Most of us knew that Fox News lies regularly to the public. This time they got caught doing it. There is evidence that they knew Trump's election fraud claims were not true, but they reported it as fact anyway.
Here what Dan Rather and Elliot Kirschner had to say about it:
On the one hand, wow! What blatant hypocrisy. Such craven cynicism.
On the other hand, yep! Of course. No surprise here. What did we expect?
Those were but a few of the more restrained (and less profane) reactions to the revelations from court filings made public yesterday that the most famous Fox News hosts and other senior staff at the network — including owner Rupert Murdoch — pretty much agreed with the rest of the reality-based world that widespread voter fraud claims around the 2020 presidential election were pure, unadulterated horse manure.
This is blockbuster news. It’s also completely predictable. These people are not stupid, and they are not completely disconnected from what the rest of us see. They read the same newspapers, even if they pretend not to. They hobnob in the New York media scene. Their kids often go to elite private schools. They just know that their business models — and their millions — depend on presenting a very different set of “facts” (as in, non-facts) to their viewers.
We now can read the words that the likes of Tucker Carlson, Sean Hannity, and Laura Ingraham never meant us to see.

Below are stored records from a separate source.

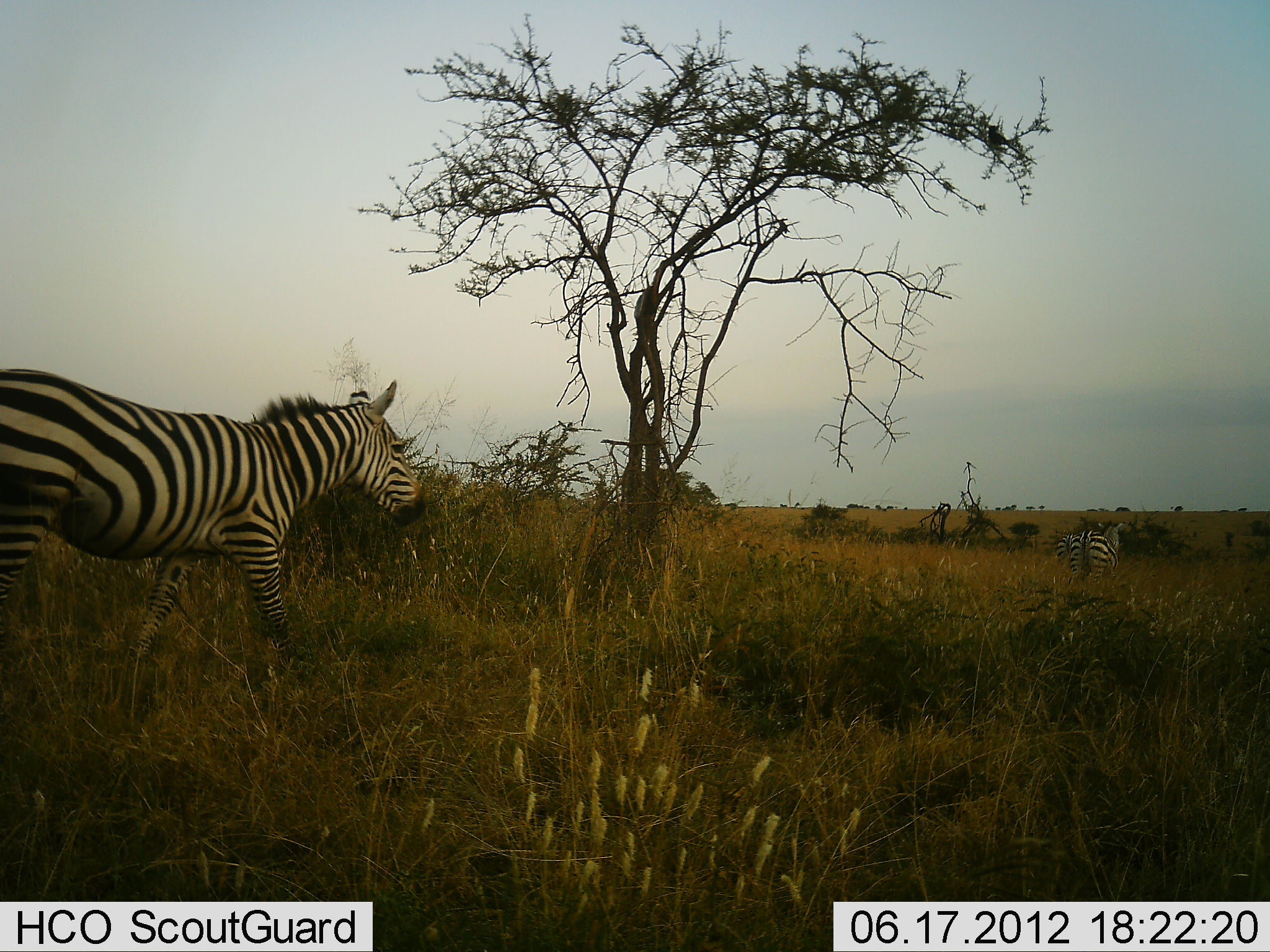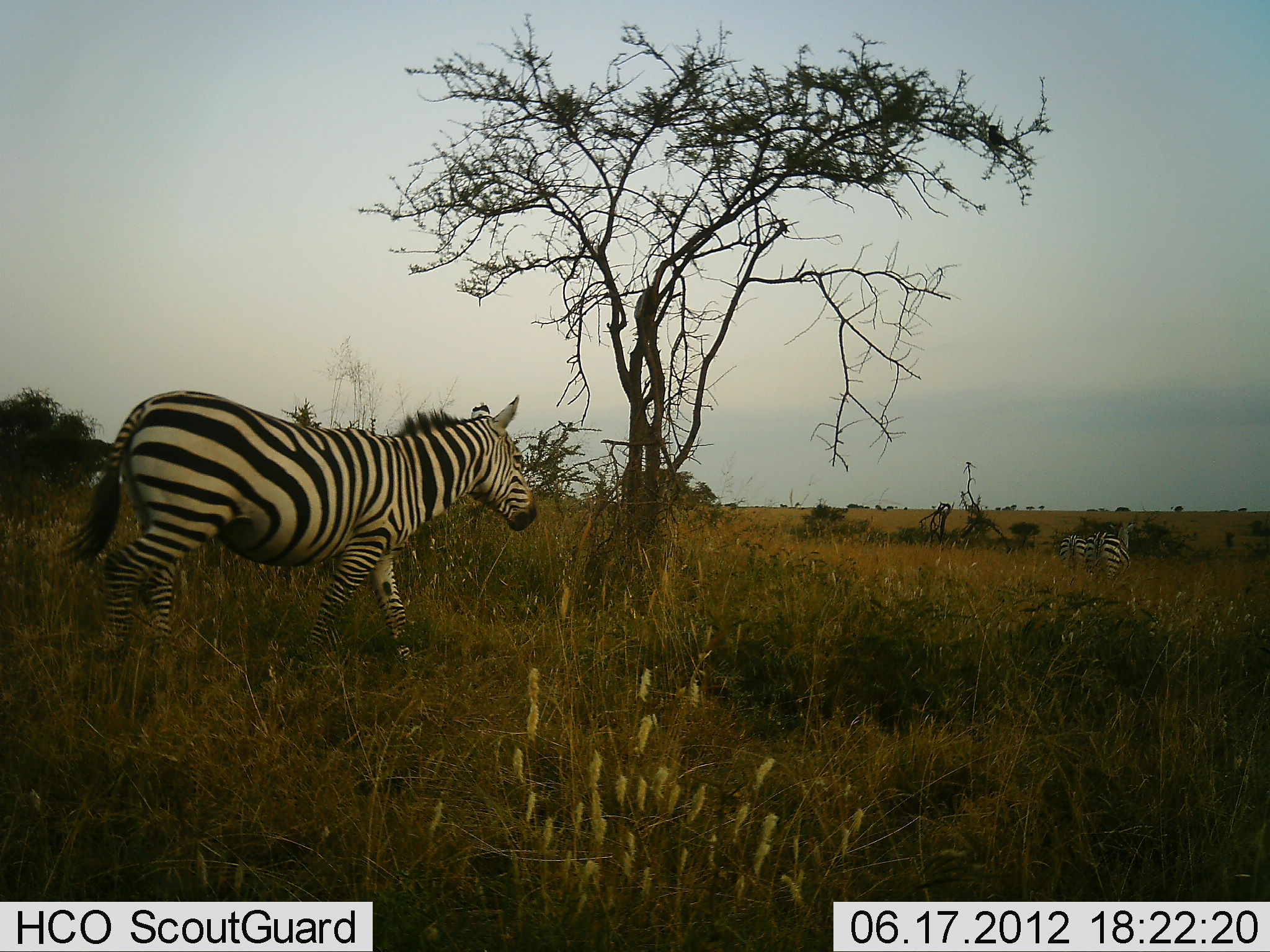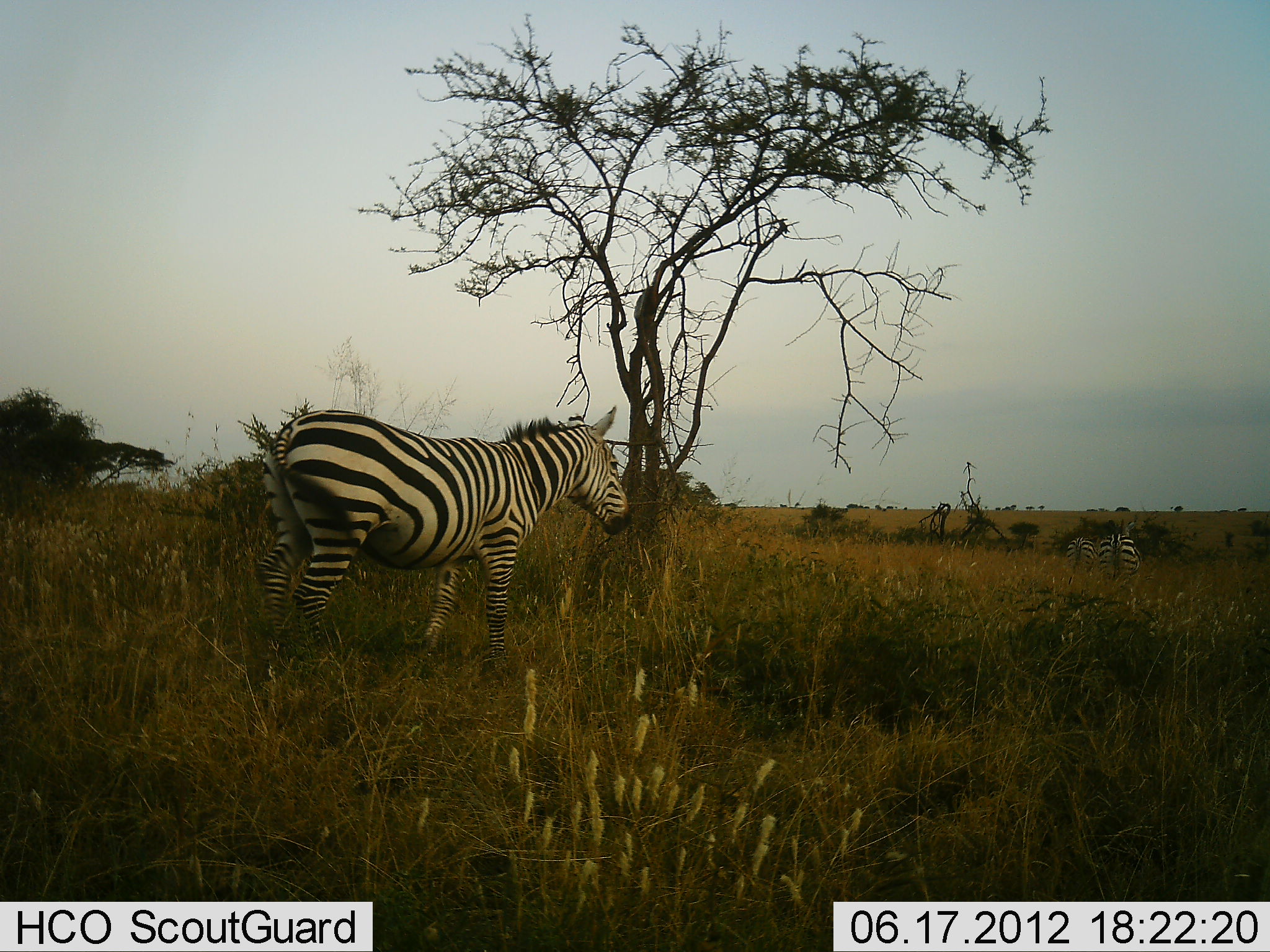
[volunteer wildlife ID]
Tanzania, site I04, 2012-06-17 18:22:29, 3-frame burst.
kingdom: Animalia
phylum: Chordata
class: Mammalia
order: Perissodactyla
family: Equidae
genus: Equus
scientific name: Equus quagga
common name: plains zebra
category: zebra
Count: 3.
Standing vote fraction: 10%.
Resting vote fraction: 0%.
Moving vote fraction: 100%.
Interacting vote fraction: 0%.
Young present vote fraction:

In the aftermath of the 2020 election, they were mocking Trump’s purveyors of the Big Lie, such as Sidney Powell and Rudy Giuliani, in their private communications.
According to reporting by The New York Times, Carlson and Ingraham were sharing text messages in the wake of the election that would have been a surprise to their viewers, to say the least:
“Sidney Powell is lying by the way. I caught her. It’s insane,” Mr. Carlson wrote to Ms. Ingraham on Nov. 18, 2020.
Ms. Ingraham responded: “Sidney is a complete nut. No one will work with her. Ditto with Rudy.”
The revelations come from a lawsuit being filed by Dominion Voting Systems, makers of voting machines that were regularly vilified on Fox News as part of a vast conspiracy to deprive Donald Trump of reelection. The company is suing Fox for defamation. And many legal experts think the impact can be huge — “a case that poses considerable financial and reputational risk for the country’s most-watched cable news network,” according to The Times. A good summation, although perhaps “news network” should be in quotation marks.
What Fox News is alleged to have done (and the evidence is pretty damning), deserves to be front-page news. And we might be getting only a glimpse of what's to come. Much of the released filing was redacted. And Fox News sure hopes it remains hidden.
What does emerge, however, is that Fox News was worried in the aftermath of the election — and for good reason. Their viewers seemed to be more loyal to Trump than to Fox, and the network risked losing audience share to the even nuttier corners of the right-wing media alternative universe (like Newsmax and OAN) if they didn’t echo Trumpworld’s fevered waves of disinformation and outright lies. That when faced with the choice of protecting American democracy or their own bottom line they chose the latter should also surprise no one.
But it should not be normalized or accepted.
Reporters are humans, like everyone else, and thus are fallible. We make mistakes, information that we thought was true can change, and we are sometimes limited by our own assumptions, backgrounds, and biases. The craft of responsible journalism recognizes these vulnerabilities and builds systems with checks and balances that are meant to help our readers and viewers get to as much of a responsible version of the truth as is humanly possible.
News organizations worthy of the name believe the stories they distribute. Their reporters believe what they report. Their writers believe what they write. And their anchors believe what they say on the air.
These Fox News personalities and the corporation that pays them were not trying to do any of this. Their programs became echo chambers for egregiousness. They knew truth, and they knew fiction. And they deliberately peddled falsehoods.
It was a calculated business decision. And that means that whatever business Fox News is in, it isn’t the news business.
To paraphrase Captain Renault from the movie Casablanca, I'm shocked! Shocked to find that lying is going on in there.